- _Page extract_

Women Can’t Paint: Part 1

The title of the exhibition comes from a statement made in 2013 by Georg Baselitz, the German artist who sometimes hangs his large canvases upside down

Cherry Pickles. Self-Portrait as William S Burroughs (detail), 2014. Oil on canvas, 100 x 80 cm.

Turps Gallery/ASC Gallery, London
7 April – 12 May 2018

by MK PALOMAR

It is an idea – to hang pictures upside down – people turn pictures in their studio so as to renew their view of a work they have lost sight of … See where this is leading? Being snippy when writing a review is not my usual modus operandi, but George Baselitz’s comment is so obviously idiotic that I’m goaded into responding in kind. Baselitz’s upside-down idea has worn thin; he seeks attention. Of course, the title of the exhibition currently at Turps Gallery/ASC Gallery is ironic, a provocation immediately countered by the content of the show, which includes 14 exemplary painters, each of the cross on a sphere type, rather than the arrow on a cannonball. I won’t mention the B word again; instead, I shall focus on the important issue here – this marvellous exhibition of works.

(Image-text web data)
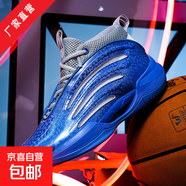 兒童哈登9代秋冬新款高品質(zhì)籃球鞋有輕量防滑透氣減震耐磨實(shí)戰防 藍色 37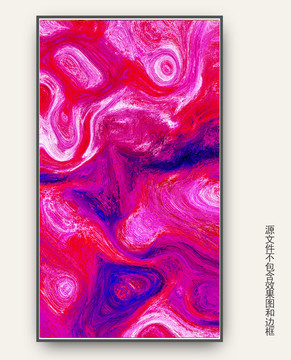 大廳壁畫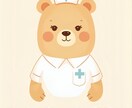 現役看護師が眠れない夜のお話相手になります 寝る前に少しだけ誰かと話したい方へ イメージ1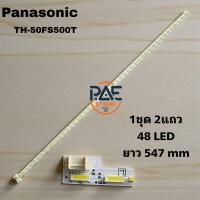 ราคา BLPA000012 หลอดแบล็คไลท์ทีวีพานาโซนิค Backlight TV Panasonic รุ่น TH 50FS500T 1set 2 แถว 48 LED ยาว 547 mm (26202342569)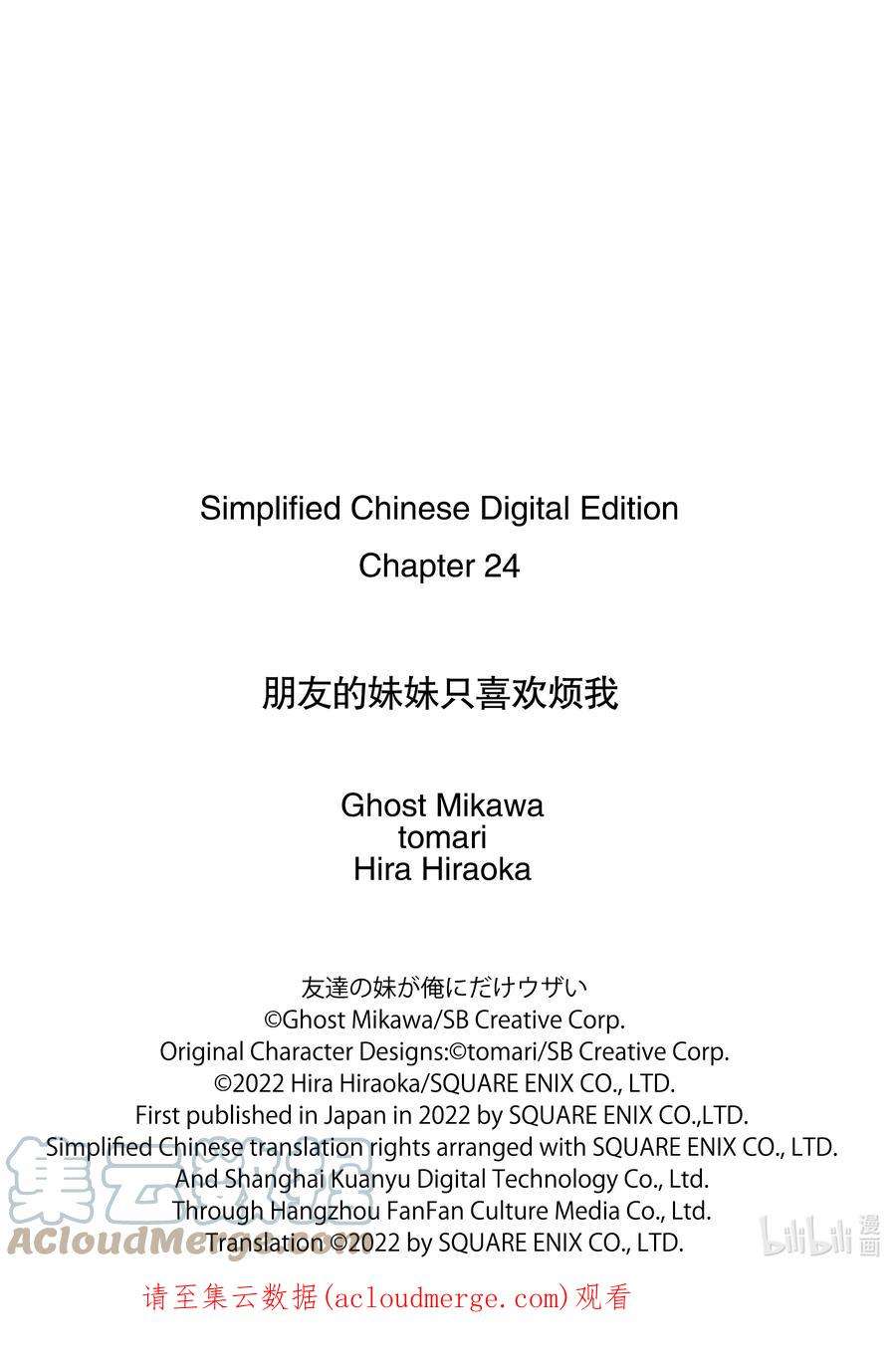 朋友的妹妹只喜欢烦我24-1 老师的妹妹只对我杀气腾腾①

- _Problem requirements_
Rewrite the exhibition review from "Women Can’t Paint: Part" up to and including "100 x 80 cm.", substituting "paintings" for "canvases". Draw only on the exhibition review and not on the listing.

- _Solution to the problem_
Women Can’t Paint: Part 1

The title of the exhibition comes from a statement made in 2013 by Georg Baselitz, the German artist who sometimes hangs his large paintings upside down

Cherry Pickles. Self-Portrait as William S Burroughs (detail), 2014. Oil on canvas, 100 x 80 cm.